• _Required task_: Reproduce the text below on the Erasure single "Blue Savannah" verbatim, from its opening line to its final sentence.
═════ Text shown
Single by Erasure

from the album Wild!
- B-side: "Runaround on the Underground"; "No G.D.M.";
- Released: 25 January 1990
- Genre: Pop
- Length: 4:23
- Label: Mute
- Songwriters: Vince Clarke; Andy Bell;
- Producers: Gareth Jones; Mark Saunders; Erasure;

Erasure singles chronology
| "You Surround Me" (1989) | "Blue Savannah" (1990) | "Star" (1990) |

Music video
- "Blue Savannah" on YouTube

= Blue Savannah =

1990 single by Erasure

"Blue Savannah" is a song by English synth-pop duo Erasure from their fourth studio album, Wild! (1989). Written by members Vince Clarke and Andy Bell, the song was released as a single in Japan on 25 January 1990 and was issued in the United Kingdom the following month. Alfa Records released it in Japan as the album's lead single, Mute Records released it in Europe as the album's third single, and Sire Records released it in the United States as the album's second single. It has been described as an uplifting love song.

Following the song's release, "Blue Savannah" became Erasure's eighth top-10 hit in the United Kingdom, where it peaked at number three on the UK singles chart. In Ireland, it reached the same position, making it Erasure's 10th top-10 hit there. Elsewhere, the song reached number one in Israel, number seven in Denmark and number 12 on the US Billboard 12-inch Singles Sales chart. The music video for the song was directed by Kevin Godley, featuring a mysterious blue hand painting Bell and Clarke completely blue.
══════════
═════ Dataset excerpts
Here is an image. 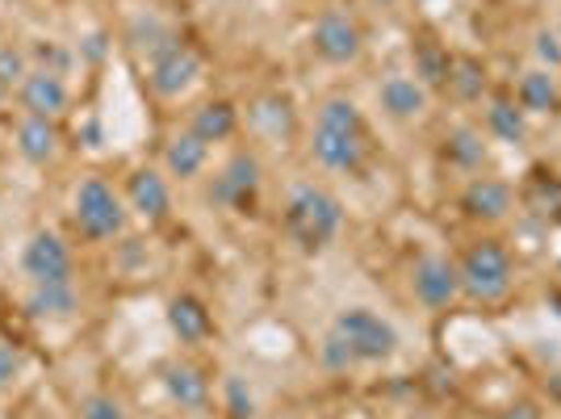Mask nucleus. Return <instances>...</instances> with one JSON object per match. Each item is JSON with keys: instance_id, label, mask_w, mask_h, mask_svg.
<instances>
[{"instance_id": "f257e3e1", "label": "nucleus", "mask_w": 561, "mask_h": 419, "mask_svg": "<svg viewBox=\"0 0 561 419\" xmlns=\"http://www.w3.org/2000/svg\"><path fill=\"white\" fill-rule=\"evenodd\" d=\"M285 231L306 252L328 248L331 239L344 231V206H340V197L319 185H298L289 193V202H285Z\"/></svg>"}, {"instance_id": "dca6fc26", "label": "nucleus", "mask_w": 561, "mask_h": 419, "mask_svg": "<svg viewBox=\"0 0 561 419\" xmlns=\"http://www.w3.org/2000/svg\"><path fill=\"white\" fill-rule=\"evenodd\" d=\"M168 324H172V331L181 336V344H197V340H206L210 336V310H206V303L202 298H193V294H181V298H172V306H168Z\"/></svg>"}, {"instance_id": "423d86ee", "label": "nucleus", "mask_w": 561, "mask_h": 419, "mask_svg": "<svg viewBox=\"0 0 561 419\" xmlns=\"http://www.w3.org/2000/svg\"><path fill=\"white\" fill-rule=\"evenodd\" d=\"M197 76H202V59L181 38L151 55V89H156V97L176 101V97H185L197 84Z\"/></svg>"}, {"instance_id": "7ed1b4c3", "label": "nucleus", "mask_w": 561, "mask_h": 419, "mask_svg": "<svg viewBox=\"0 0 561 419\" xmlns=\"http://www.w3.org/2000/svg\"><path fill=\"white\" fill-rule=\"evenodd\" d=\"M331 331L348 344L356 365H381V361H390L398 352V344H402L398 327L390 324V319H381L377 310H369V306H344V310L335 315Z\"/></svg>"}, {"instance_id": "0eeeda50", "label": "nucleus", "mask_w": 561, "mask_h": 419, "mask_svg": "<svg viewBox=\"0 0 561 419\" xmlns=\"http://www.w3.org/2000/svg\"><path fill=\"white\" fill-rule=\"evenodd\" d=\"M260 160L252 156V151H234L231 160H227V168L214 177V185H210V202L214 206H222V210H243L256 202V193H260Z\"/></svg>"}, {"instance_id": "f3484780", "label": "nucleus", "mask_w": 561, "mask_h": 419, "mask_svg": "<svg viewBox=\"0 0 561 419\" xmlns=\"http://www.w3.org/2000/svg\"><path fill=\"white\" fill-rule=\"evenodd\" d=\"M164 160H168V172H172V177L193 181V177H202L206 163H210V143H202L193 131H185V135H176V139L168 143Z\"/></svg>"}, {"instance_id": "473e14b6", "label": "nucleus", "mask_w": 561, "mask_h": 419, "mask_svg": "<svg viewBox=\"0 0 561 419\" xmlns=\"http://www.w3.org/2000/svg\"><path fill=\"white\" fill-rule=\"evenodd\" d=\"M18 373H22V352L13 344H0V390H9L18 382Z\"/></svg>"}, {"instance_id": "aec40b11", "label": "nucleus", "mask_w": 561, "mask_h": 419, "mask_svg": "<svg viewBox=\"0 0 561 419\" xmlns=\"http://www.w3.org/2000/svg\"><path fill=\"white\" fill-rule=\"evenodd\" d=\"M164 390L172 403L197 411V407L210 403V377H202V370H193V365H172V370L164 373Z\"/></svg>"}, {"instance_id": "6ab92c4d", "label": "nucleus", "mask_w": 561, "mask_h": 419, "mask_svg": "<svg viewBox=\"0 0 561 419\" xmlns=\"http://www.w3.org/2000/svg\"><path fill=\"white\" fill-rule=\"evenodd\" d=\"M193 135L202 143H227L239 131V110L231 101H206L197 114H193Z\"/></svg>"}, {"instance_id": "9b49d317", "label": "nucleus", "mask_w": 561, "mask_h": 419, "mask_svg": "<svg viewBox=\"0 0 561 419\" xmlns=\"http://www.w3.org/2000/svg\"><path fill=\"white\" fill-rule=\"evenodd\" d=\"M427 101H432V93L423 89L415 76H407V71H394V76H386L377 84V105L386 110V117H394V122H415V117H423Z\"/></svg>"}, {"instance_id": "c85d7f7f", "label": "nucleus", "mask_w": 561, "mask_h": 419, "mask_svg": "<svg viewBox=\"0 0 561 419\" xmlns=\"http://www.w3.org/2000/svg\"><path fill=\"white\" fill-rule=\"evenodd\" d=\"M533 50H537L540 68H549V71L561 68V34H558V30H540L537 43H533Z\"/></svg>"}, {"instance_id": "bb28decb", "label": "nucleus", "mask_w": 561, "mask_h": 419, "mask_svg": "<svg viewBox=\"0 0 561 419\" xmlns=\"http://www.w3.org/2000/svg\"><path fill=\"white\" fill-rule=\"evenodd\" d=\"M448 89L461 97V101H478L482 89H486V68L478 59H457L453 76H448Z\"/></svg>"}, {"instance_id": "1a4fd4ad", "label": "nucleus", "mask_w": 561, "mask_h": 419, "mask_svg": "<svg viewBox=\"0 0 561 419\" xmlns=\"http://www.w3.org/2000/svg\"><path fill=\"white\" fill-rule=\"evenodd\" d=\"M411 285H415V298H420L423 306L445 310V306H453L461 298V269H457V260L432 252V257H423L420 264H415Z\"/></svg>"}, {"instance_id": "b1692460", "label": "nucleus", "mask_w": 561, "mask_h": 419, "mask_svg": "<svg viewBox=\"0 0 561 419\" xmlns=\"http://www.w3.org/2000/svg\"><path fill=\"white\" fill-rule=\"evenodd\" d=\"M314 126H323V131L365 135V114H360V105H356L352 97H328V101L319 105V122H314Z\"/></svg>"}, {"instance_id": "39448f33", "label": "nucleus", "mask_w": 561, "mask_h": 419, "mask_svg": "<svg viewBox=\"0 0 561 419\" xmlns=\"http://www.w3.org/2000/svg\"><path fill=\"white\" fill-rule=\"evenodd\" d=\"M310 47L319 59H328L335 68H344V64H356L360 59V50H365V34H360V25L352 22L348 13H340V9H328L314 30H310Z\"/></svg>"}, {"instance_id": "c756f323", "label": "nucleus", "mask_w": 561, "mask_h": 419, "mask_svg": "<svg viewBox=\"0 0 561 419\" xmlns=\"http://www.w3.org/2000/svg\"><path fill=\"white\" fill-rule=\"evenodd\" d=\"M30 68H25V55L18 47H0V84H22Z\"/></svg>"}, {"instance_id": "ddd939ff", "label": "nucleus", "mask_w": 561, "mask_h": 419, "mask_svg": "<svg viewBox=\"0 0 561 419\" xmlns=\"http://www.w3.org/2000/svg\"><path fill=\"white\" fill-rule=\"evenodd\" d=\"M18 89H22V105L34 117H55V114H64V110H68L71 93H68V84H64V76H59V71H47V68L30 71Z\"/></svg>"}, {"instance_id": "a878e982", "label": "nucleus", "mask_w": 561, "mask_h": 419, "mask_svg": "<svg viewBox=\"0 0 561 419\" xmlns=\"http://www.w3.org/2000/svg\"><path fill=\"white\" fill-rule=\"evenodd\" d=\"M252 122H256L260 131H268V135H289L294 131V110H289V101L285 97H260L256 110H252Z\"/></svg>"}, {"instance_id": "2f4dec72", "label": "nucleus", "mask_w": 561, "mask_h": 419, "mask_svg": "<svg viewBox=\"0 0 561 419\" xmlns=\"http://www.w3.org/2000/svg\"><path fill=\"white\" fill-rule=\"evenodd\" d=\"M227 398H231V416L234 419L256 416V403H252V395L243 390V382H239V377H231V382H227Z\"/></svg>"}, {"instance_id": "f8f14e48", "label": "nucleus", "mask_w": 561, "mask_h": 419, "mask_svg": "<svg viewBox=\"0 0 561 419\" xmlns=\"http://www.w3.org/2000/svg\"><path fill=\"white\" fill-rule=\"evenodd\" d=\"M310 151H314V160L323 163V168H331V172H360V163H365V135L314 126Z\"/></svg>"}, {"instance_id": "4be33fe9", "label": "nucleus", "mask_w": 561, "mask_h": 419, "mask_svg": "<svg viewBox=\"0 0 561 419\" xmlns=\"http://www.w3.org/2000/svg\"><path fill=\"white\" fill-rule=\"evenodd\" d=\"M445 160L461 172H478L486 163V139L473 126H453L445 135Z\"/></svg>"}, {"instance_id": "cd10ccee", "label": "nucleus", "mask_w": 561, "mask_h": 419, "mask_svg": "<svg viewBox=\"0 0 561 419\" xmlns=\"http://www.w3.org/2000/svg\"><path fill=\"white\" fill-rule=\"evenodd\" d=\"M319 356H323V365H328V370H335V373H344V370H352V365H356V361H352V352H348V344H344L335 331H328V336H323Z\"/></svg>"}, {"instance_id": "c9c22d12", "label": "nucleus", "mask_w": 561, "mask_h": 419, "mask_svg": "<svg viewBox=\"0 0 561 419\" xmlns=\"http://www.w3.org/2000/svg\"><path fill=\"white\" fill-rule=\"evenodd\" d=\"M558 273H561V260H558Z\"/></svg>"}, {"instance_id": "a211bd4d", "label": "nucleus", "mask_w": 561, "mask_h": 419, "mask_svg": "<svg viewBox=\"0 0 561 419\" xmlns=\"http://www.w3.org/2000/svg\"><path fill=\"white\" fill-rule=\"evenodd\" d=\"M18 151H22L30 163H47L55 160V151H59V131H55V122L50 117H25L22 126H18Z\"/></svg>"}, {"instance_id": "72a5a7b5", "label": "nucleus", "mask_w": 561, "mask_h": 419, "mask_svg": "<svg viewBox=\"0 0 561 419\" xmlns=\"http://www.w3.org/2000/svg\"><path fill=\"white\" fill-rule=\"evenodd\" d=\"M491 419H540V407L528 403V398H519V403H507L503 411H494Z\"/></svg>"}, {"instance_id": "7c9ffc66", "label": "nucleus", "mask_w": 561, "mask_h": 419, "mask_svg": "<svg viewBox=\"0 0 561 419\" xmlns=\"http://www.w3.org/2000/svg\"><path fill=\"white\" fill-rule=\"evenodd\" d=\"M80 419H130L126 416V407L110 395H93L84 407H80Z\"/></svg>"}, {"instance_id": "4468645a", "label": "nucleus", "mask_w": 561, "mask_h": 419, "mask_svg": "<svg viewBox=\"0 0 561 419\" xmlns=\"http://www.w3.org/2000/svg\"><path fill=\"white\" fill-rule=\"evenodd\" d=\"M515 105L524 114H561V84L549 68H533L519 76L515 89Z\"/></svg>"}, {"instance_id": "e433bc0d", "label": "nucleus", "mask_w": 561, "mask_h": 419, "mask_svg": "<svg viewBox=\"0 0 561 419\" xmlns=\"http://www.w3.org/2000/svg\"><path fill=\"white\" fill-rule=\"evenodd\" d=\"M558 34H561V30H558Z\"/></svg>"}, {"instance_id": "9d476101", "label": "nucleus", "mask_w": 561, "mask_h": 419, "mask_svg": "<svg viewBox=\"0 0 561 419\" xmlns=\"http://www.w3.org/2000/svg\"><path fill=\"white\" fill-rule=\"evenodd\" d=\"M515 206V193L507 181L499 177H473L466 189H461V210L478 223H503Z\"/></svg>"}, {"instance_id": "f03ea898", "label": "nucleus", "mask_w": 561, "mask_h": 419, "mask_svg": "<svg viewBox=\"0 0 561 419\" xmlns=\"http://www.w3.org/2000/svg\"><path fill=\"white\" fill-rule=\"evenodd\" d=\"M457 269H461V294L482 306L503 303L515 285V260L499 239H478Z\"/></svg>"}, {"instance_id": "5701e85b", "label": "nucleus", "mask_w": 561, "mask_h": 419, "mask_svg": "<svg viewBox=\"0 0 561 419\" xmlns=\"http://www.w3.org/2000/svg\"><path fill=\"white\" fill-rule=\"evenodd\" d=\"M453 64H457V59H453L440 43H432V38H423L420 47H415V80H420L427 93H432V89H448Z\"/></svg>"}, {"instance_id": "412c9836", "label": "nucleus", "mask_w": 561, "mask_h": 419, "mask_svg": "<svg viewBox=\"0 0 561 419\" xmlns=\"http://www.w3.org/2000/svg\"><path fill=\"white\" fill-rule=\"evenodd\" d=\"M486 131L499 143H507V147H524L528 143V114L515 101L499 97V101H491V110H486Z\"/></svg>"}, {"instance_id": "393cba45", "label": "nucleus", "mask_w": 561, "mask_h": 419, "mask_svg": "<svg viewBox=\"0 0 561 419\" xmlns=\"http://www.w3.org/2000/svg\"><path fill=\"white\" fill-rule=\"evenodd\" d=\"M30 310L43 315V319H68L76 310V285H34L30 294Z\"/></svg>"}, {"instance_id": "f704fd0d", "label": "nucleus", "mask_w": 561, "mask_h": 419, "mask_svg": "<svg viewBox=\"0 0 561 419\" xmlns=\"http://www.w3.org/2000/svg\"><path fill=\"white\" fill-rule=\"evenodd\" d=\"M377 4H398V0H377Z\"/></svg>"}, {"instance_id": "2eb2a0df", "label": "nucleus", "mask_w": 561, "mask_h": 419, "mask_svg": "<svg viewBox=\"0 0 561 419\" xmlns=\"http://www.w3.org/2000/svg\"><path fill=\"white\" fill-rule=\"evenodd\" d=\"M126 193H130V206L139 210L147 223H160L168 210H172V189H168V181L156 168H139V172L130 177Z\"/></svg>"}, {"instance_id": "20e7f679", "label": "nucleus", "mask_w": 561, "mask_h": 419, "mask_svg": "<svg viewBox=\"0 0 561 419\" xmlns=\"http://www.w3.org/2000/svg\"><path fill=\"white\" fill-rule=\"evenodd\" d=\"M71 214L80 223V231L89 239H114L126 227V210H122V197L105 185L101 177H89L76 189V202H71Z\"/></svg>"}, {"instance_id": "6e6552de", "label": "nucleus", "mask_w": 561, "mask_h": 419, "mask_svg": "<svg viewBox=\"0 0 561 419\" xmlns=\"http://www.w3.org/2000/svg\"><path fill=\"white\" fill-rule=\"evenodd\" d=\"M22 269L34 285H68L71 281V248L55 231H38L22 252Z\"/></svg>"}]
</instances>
══════════
═════ Dataset excerpts
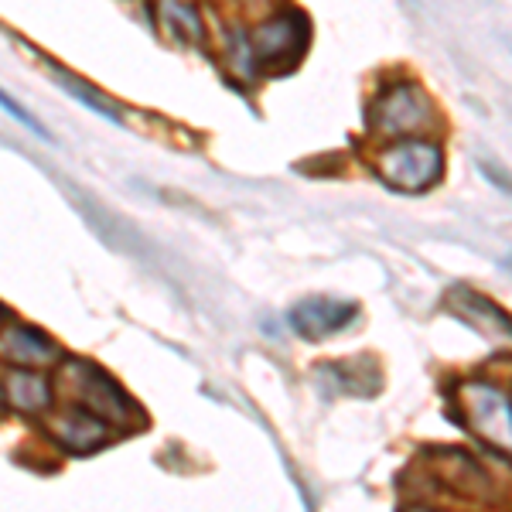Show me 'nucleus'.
══════════
• _Result of this exercise_:
Single by Erasure

from the album Wild!
- B-side: "Runaround on the Underground"; "No G.D.M.";
- Released: 25 January 1990
- Genre: Pop
- Length: 4:23
- Label: Mute
- Songwriters: Vince Clarke; Andy Bell;
- Producers: Gareth Jones; Mark Saunders; Erasure;

Erasure singles chronology
| "You Surround Me" (1989) | "Blue Savannah" (1990) | "Star" (1990) |

Music video
- "Blue Savannah" on YouTube

= Blue Savannah =

1990 single by Erasure

"Blue Savannah" is a song by English synth-pop duo Erasure from their fourth studio album, Wild! (1989). Written by members Vince Clarke and Andy Bell, the song was released as a single in Japan on 25 January 1990 and was issued in the United Kingdom the following month. Alfa Records released it in Japan as the album's lead single, Mute Records released it in Europe as the album's third single, and Sire Records released it in the United States as the album's second single. It has been described as an uplifting love song.

Following the song's release, "Blue Savannah" became Erasure's eighth top-10 hit in the United Kingdom, where it peaked at number three on the UK singles chart. In Ireland, it reached the same position, making it Erasure's 10th top-10 hit there. Elsewhere, the song reached number one in Israel, number seven in Denmark and number 12 on the US Billboard 12-inch Singles Sales chart. The music video for the song was directed by Kevin Godley, featuring a mysterious blue hand painting Bell and Clarke completely blue.